Problema planteado A: Copia sin alterar nada las entradas desde la línea que contiene "captured in inches?" hasta el final de las entradas, ambos extremos incluidos.

Extracto del documento:

##########

Traducido del inglés para Rebelión por Teresa Benítez
«Una semana más tarde los hogares siguen sin electricidad»
Financial Times 5/11/12, p. 3
«Las viviendas sufren la falta de electricidad, al tiempo que caen las temperaturas y se avecina una tormenta».
Financial Times 6/11//12, p. 3
«El cambio climático requiere acción, pero eso tiene su precio»
Financial Times 5/11/12, p. 4
«Acusan al ayuntamiento de no actuar según lo previsto»
Financial Times 1/11/12, p. 3
Introducción
¿Qué tiene que ver el «estado de seguridad nacional» más grande y más caro del mundo con garantizar la vida, la subsistencia, y la propiedad de la capital financiera del mundo? ¡Prácticamente nada!
Diez días después de la tormenta Sandy, más de 730.000 personas seguían sin electricidad en los estados de Nueva York y en Nueva Jersey, y casi 150.000 en la ciudad de Nueva York. Cerca de 50.000 personas se encuentran desalojadas; cientos de miles esperan en el frío para conseguir algo de agua, comida y gasolina de los repartos. Millones de personas se apelotonan dentro de los escasos medios de transporte públicos que están operativos, al tiempo que los ánimos se van enardeciendo; los viajeros se pegan codazos y empujones para poder llegar al trabajo, al colegio o para cumplir con sus obligaciones diarias.
Los medios de comunicación dominantes señalan a las «fuerzas de la naturaleza», y culpan a la tormenta de las pérdidas y de los daños. Los «medios alternativos» apuntan al cambio climático. Los primeros ignoran el hecho de que el impacto socioeconómico de la tormenta es consecuencia de decisiones de carácter político y económico; los últimos pasan por alto las políticas concretas a corto plazo que podrían haber prevenido o atenuado el impacto de la tormenta.
Capacidades imperiales y negligencia interna
Tres circunstancias interrelacionadas y que se dan tanto a largo como a corto plazo son las responsables de la pérdida de más de cien vidas humanas y 50.000 millones de dólares en daños materiales: las políticas neoliberales, el cambio climático y un edificio imperial militarista que ha llevado a la decadencia y a la negligencia dentro del país. Al abordar estas decisiones políticas podremos responder a la mayoría de las preguntas lanzadas por la multitud de vecinos indignados de Nueva York y Nueva Jersey. Las preguntas de las víctimas se podrían resumir en las siguientes:
¿Por qué no se han hecho esfuerzos en protección civil y en prevención de crisis?

##########

Entradas proporcionadas:
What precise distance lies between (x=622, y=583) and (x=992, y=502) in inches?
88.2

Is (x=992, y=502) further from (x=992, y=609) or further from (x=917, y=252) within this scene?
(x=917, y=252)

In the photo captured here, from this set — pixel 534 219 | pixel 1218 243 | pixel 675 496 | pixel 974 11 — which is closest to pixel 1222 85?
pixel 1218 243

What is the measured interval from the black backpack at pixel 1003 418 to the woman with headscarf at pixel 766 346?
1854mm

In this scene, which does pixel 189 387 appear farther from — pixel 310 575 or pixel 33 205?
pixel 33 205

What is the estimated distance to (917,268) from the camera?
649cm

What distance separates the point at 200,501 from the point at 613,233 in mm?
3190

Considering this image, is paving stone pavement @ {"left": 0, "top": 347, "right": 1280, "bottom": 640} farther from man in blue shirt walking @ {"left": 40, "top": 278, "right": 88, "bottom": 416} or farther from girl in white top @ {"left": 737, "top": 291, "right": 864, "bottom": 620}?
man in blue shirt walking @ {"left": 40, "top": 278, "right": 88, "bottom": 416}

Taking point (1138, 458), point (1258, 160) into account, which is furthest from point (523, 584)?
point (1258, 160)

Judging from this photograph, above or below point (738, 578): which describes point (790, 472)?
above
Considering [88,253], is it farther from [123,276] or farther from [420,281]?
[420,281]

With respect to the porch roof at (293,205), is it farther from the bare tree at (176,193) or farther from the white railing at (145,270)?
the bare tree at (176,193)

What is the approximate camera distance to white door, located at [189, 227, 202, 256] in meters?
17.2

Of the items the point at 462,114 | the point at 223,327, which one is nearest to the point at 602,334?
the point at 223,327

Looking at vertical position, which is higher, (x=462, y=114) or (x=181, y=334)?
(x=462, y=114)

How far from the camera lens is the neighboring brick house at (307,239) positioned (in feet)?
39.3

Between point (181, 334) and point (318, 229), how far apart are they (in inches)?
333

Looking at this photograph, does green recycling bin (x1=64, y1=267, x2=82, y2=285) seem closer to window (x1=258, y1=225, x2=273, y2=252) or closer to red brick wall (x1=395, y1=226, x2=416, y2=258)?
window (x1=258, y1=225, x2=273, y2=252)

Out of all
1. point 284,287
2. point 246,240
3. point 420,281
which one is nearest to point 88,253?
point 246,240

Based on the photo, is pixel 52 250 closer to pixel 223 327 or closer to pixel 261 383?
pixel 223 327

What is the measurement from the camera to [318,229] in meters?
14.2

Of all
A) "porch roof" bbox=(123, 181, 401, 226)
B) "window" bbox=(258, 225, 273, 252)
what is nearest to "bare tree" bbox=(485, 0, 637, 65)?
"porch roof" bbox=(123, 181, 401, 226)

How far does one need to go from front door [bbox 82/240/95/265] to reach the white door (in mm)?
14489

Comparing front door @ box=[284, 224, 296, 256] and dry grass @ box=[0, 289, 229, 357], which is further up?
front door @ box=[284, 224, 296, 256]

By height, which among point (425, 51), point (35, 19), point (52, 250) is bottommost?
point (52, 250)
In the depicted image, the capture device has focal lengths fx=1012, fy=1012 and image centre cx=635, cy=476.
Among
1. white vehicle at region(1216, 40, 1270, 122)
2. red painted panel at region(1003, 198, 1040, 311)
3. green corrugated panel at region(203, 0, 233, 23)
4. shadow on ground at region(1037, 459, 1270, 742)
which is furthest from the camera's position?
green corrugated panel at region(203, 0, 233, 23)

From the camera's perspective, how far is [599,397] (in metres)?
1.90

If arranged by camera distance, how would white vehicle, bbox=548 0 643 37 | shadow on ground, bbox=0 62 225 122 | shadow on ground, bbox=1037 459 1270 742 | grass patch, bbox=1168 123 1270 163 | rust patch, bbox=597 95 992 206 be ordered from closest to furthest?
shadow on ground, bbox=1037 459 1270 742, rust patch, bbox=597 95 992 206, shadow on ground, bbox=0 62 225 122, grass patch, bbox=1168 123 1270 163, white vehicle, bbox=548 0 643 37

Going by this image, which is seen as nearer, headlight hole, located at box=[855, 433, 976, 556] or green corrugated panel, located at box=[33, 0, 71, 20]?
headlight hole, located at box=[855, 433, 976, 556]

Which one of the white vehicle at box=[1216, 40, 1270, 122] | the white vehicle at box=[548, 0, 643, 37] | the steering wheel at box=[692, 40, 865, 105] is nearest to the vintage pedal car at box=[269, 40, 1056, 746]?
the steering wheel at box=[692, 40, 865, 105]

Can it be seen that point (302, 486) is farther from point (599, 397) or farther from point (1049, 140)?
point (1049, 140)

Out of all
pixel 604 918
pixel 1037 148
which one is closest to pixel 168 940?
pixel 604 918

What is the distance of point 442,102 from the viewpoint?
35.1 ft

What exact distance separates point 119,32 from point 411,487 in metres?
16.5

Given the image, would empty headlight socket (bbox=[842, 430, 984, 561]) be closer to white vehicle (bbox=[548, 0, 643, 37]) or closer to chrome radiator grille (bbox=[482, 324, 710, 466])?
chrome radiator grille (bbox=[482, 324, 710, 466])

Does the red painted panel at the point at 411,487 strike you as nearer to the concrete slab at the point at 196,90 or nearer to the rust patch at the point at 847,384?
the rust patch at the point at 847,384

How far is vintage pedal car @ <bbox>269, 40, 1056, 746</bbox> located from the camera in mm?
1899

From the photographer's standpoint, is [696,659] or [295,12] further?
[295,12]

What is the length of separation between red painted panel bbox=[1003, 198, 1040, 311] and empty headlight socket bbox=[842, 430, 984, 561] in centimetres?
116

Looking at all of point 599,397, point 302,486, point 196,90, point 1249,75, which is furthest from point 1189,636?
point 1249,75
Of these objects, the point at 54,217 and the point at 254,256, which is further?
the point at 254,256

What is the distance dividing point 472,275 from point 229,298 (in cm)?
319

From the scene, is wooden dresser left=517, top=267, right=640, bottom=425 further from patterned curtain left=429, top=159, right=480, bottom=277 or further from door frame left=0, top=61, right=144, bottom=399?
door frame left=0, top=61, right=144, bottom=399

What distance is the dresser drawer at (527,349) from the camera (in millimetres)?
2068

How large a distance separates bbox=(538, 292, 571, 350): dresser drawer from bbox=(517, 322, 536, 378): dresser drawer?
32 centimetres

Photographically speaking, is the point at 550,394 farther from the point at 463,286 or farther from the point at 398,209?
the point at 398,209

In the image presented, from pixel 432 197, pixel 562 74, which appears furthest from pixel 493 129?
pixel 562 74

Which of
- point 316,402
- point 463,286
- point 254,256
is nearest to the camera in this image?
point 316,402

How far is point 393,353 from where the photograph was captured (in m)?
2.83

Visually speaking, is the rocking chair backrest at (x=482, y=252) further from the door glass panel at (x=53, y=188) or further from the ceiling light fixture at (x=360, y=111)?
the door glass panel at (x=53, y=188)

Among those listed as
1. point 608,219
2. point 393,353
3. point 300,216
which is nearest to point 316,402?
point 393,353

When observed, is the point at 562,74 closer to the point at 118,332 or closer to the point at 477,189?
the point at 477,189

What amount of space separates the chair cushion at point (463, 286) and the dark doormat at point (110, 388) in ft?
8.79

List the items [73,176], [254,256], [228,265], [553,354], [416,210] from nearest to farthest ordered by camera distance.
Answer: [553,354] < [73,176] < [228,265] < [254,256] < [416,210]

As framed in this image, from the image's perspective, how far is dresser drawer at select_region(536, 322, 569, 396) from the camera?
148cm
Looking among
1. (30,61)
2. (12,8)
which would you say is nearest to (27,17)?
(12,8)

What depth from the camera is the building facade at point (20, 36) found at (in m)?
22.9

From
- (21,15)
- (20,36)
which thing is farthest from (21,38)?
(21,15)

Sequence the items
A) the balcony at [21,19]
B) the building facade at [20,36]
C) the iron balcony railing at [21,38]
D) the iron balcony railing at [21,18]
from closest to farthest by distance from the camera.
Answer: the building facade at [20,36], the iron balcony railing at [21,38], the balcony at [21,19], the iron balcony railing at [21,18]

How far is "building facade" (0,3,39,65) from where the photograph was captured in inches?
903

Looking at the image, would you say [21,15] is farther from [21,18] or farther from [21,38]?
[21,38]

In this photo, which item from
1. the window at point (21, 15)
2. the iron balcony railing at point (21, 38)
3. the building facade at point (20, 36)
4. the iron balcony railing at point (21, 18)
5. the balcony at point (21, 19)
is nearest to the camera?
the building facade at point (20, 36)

##########

Problema planteado B: Según el extracto sobre la tormenta Sandy, ¿cuántas personas seguían sin electricidad en la ciudad de Nueva York diez días después de la tormenta?

Resultado del ejercicio A:
How far is "building facade" (0,3,39,65) from where the photograph was captured in inches?
903

Looking at the image, would you say [21,15] is farther from [21,18] or farther from [21,38]?
[21,38]

In this photo, which item from
1. the window at point (21, 15)
2. the iron balcony railing at point (21, 38)
3. the building facade at point (20, 36)
4. the iron balcony railing at point (21, 18)
5. the balcony at point (21, 19)
is nearest to the camera?
the building facade at point (20, 36)

Resultado del ejercicio B: Casi 150.000 personas.